The reader Lexar includes with their 'fast' SD cards is very tight and will snag on multiple points on the SD card. And 90% of the time it will move the WP switch to read-only when inserting. The Lexar LRW400 CF/SD reader is the best one so far, it's fast, can collapse to keep out dust and the SD slot isn't tight. The ribs on the Sandisk broke after I was lazy and used the built-in reader on my macbook pro, big mistake.

If the M6II would use USB3 instead of USB2 I'd consider using that, I'm already charging the camera that way


----------



## AlanF (Dec 19, 2022)

koenkooi said:


> Pretty much always! And which reader you use also matters.
> 
> The reader Lexar includes with their 'fast' SD cards is very tight and will snag on multiple points on the SD card. And 90% of the time it will move the WP switch to read-only when inserting.

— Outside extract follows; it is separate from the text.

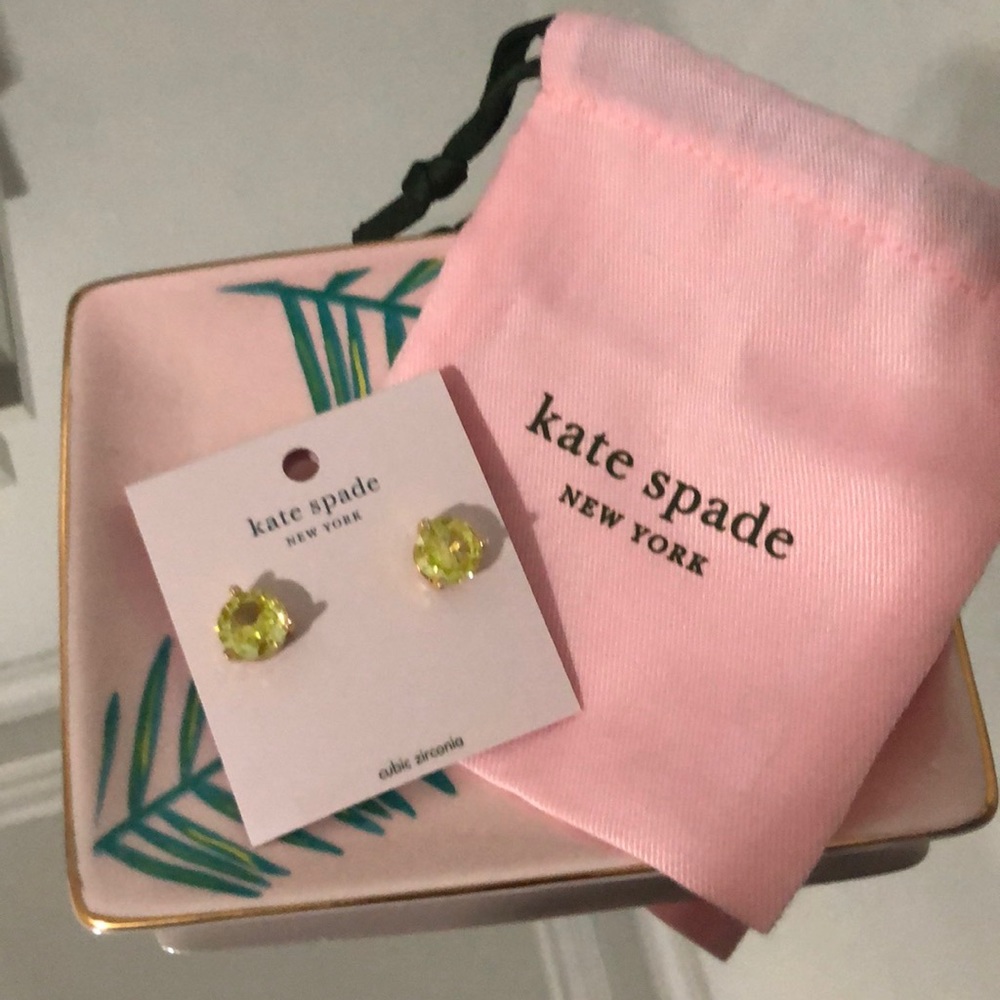 NWT Kate Spade rise and shine studs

The Lexar LRW400 CF/SD reader is the best one so far, it's fast, can collapse to keep out dust and the SD slot isn't tight. The ribs on the Sandisk broke after I was lazy and used the built-in reader on my macbook pro, big mistake.
> 
> If the M6II would use USB3 instead of USB2 I'd consider using that, I'm already charging the camera that way


I use the cable to the camera, it's slow but I prefer it to taking the cards out. I do sometimes use the included Lexar reader.


----------



## Frodo (Dec 19, 2022)

AlanF said:


> I use the cable to the camera, it's slow but I prefer it to taking the cards out. I do sometimes use the included Lexar reader.


I always use card readers. Reduces the (small) risk of damaging the USB port, especially if its hard connected to the camera motherboard.
As Roger Cicala and Aaron Closz found in their tear-down of the R5, the USB and other ports on that side are attached directly to the main PCB.


----------